The researchers have
been studying samples brought up from Vostok - the largest subglacial
lake in Antarctica.
Last year, the team
drilled through almost 4km (2.34 miles) of ice to reach the lake and
retrieve samples.
Vostok is thought to
have been cut off from the surface for millions of years.
This has raised the
possibility that such isolated bodies of water might host microbial
life forms new to science.
"After putting
aside all possible elements of contamination, DNA was found that
did not coincide with any of the well-known types in the global
database," said Sergei Bulat, of the genetics laboratory at the
St Petersburg Institute of Nuclear Physics.
"We are calling
this life form unclassified and unidentified," he explained.
Dr Bulat added that
close attention was focused on one particular form of bacteria whose
DNA was less than 86% similar to previously existing forms.
Lake Vostok is
situated in one of the most inhospitable places on Earth
"A level of 90%
usually means that the organism is unknown."
However, other
researchers said the data needed to be carefully verified by other
experts before the claims could be confirmed.
The Vostok drilling
project took years to plan and implement. The lake's location in the
heart of the East Antarctic Ice Sheet makes it one of the most
inhospitable environments on the planet.
It is the place
where thermometers recorded the lowest ever temperature on Earth -
minus 89C on 21 July 1983.
Vostok Station was set
up by the Russians in 1956, and their seismic soundings soon
suggested there was an area of liquid underneath all the ice.
However, it was only in the 1990s that British scientists, with the
help of radar, were able to determine the full extent of the
sub-glacial feature.
With an area of 15,000
square km and with depths reaching more than 800m, Lake Vostok is
similar in size to Lake Baikal in Siberia or Lake Ontario in North
America.
The US recently broke
through into another Antarctic lake - Whillans.

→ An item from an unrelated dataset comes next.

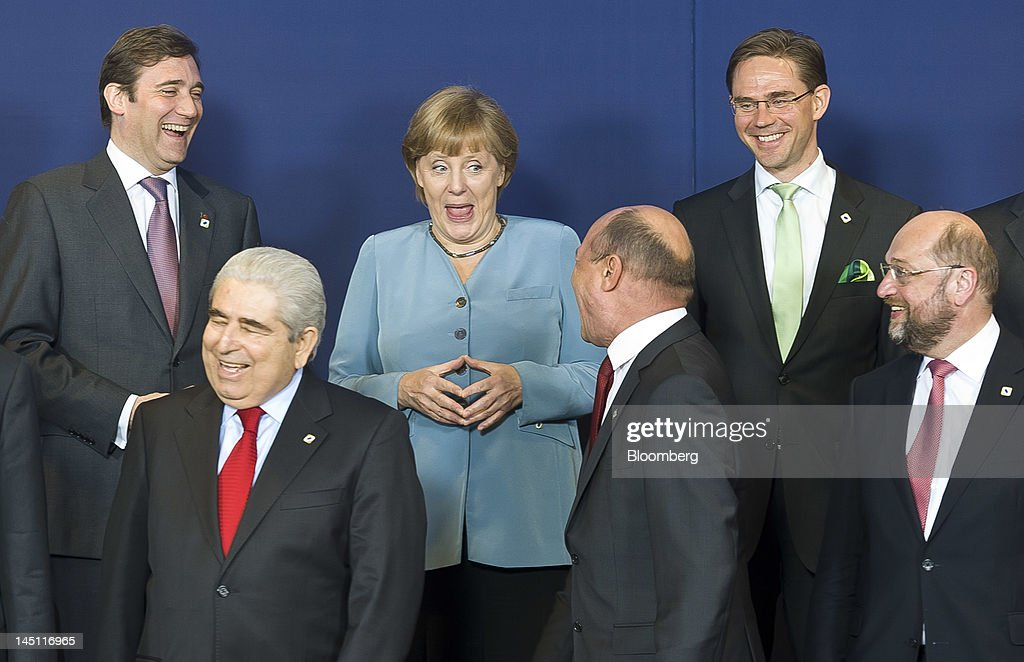 Pedro Passos Coelho, Portugal's prime minister, left to right, Dimitris Christofias, president of Cyprus, <a gi-track='captionPersonalityLinkClicked' href=/galleries/search?phrase=Angela+Merkel&family=editorial&specificpeople=202161 ng-click='$event.stopPropagation()'>Angela Merkel</a>, Germany's chancellor, <a gi-track='captionPersonalityLinkClicked' href=/galleries/search?phrase=Traian+Basescu&family=editorial&specificpeople=542324 ng-click='$event.stopPropagation()'>Traian Basescu</a>, Romania's president, <a gi-track='captionPersonalityLinkClicked' href=/galleries/search?phrase=Jyrki+Katainen&family=editorial&specificpeople=3014648 ng-click='$event.stopPropagation()'>Jyrki Katainen</a>, Finland's prime minister, and Martin Schultz, president of the European Parliament, gather for a family photograph during the European Leaders (EU) summit at the European Council headquarters in Brussels, Belgium, on Wednesday, May 23, 2012. The summit, the 18th since Greece was convulsed by debt and the first since an anti-austerity campaign carried Hollande to France's presidency, takes place with market indicators showing mounting stress on banks. Photographer: Jock Fistick/Bloomberg via Getty Images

They have also
reported the discovery of microbial life in the lake waters. But Lake
Whillans is thought by some to have been less isolated than Vostok.
A British expedition
to drill through 3km (1.8 miles) of Antarctic ice into Lake Ellsworth
was called off late last year after engineers were unable to join the
main borehole with a parallel hole that was to be used to recover
drilling water.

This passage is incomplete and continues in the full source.